### Problem description:
Copy each of the rows below word for word, omitting the pictures from your answer.

### Supplied entries:
********
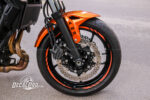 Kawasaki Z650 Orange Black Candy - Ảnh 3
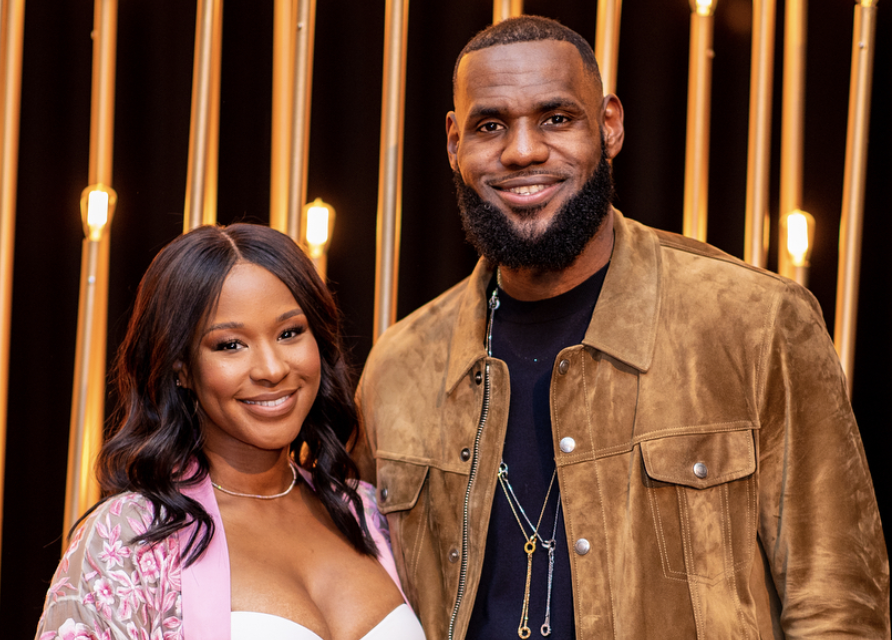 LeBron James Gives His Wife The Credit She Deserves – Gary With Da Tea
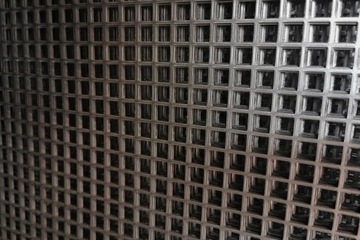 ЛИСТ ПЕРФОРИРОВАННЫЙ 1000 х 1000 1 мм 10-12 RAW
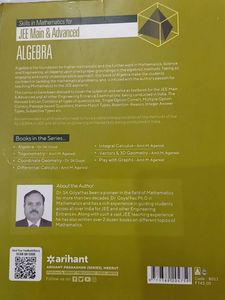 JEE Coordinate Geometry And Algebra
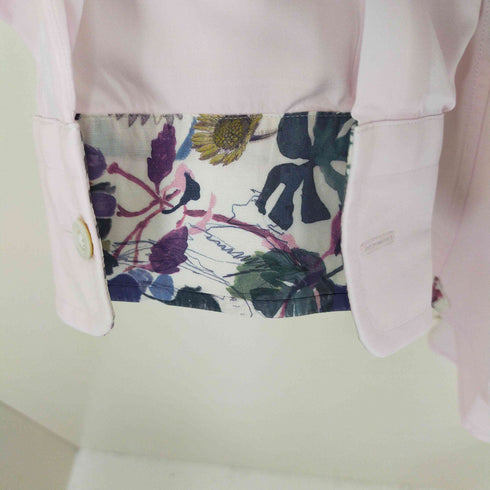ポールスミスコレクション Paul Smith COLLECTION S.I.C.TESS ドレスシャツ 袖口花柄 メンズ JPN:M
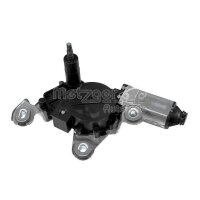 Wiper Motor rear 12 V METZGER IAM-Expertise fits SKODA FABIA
********
### Response area:
 Kawasaki Z650 Orange Black Candy - Ảnh 3
 LeBron James Gives His Wife The Credit She Deserves – Gary With Da Tea
 ЛИСТ ПЕРФОРИРОВАННЫЙ 1000 х 1000 1 мм 10-12 RAW
 JEE Coordinate Geometry And Algebra
ポールスミスコレクション Paul Smith COLLECTION S.I.C.TESS ドレスシャツ 袖口花柄 メンズ JPN:M
 Wiper Motor rear 12 V METZGER IAM-Expertise fits SKODA FABIA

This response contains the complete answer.